De nombreux paramètres entre en compte pour définir le risque de blessure d’une personne sportive. Comme nous le disions dans les articles sur la relation entre le risque de blessures et le sommeil (en qualité et quantité), le sommeil est une facteur prédictif indépendant concernant ce risque. Le type de sport pratiqué (individuel vs. collectif) a une influence significative sur le risque de base.
Ces dernières années, des publications scientifiques se penchent sérieusement sur un lien potentiel entre phase du cycle menstruel et risque de blessures.
Certaines études suggèrent que les fluctuations hormonales pourraient modifier la laxité ligamentaire, la coordination neuromusculaire ou la perception de la douleur, ce qui pourrait influencer le risque de blessure. Une revue indique que les phases du cycle, les irrégularités menstruelles et l’usage de contraceptifs hormonaux ont été examinés pour comprendre leur impact sur les blessures chez les sportives. (à sourcer… et à modifier)

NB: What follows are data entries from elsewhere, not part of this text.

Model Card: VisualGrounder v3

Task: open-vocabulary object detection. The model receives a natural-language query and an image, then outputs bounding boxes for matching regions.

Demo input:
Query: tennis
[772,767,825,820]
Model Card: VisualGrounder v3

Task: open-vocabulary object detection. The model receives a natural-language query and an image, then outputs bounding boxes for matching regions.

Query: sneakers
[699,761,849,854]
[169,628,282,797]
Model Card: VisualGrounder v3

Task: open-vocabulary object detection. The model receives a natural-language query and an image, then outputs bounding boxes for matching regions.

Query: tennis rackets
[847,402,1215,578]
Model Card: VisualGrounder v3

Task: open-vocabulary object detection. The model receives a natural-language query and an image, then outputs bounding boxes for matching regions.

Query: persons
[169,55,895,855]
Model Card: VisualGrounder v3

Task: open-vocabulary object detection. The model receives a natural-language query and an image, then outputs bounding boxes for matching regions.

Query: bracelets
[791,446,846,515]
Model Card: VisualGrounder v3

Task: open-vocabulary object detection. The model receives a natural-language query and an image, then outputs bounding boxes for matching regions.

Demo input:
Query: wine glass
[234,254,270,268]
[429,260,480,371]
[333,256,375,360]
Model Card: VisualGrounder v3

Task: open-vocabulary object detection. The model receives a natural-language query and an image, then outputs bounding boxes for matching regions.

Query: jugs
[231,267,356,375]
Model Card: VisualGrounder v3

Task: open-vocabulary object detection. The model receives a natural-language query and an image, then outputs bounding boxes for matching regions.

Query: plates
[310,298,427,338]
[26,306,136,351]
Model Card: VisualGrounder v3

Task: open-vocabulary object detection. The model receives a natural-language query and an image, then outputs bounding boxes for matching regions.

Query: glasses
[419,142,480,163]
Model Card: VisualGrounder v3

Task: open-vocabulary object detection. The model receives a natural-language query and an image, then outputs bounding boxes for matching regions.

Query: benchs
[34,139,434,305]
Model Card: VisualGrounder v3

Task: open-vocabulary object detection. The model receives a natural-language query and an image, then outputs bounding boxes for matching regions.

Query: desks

Une étude de Barlow et al. [2] a observé 26 footballeuses professionnelles (âge : 24.1 ± 4.6) pendant 3 saisons. L’incidence globale des blessures, et plus particulièrement celle des blessures musculaires, était la plus élevée en phase prémenstruelle, le risque le plus faible étant observé pendant les règles.
Le risque de blessure musculaire spécifique et la gravité des blessures étaient également significativement plus élevés en P3 et P4 avec une multiplication par 6 du risque de blessures lors de la P4 comparé à la période menstruelle elle‑même.
En conclusions, le risque de blessure était significativement accru pendant la phase lutéale du cycle menstruel (P3 et P4) chez les footballeuses professionnelles de haut niveau. Des recherches supplémentaires sont nécessaires pour mieux comprendre l’influence du cycle menstruel sur le risque de blessure et pour développer des interventions visant à atténuer ce risque.
Une autre étude de Ferrer et al [1], menée sur quatre saisons (2019 à 2022) auprès de 33 footballeuses professionnelles, a analysé l’occurrence des blessures en lien avec les menstruations. Cette étude indique ne pas avoir trouvé de différence significative de l’incidence de blessures par rapport aux différentes phases du cycle. Elle met cependant en évidence une gravité de blessures accrues lors de la P1 (phase de menstruations) suggérant un risque accru de blessures plus graves durant cette phase.
L’étude conclus que ces résultats soulignent l’importance d’un suivi menstruel individualisé pour la prévention des blessures et la gestion de la santé des athlètes. Des recherches complémentaires, avec un suivi hormonal précis, sont nécessaires pour confirmer ces observations et éclairer les stratégies d’entraînement, de récupération et de santé chez les athlètes féminines.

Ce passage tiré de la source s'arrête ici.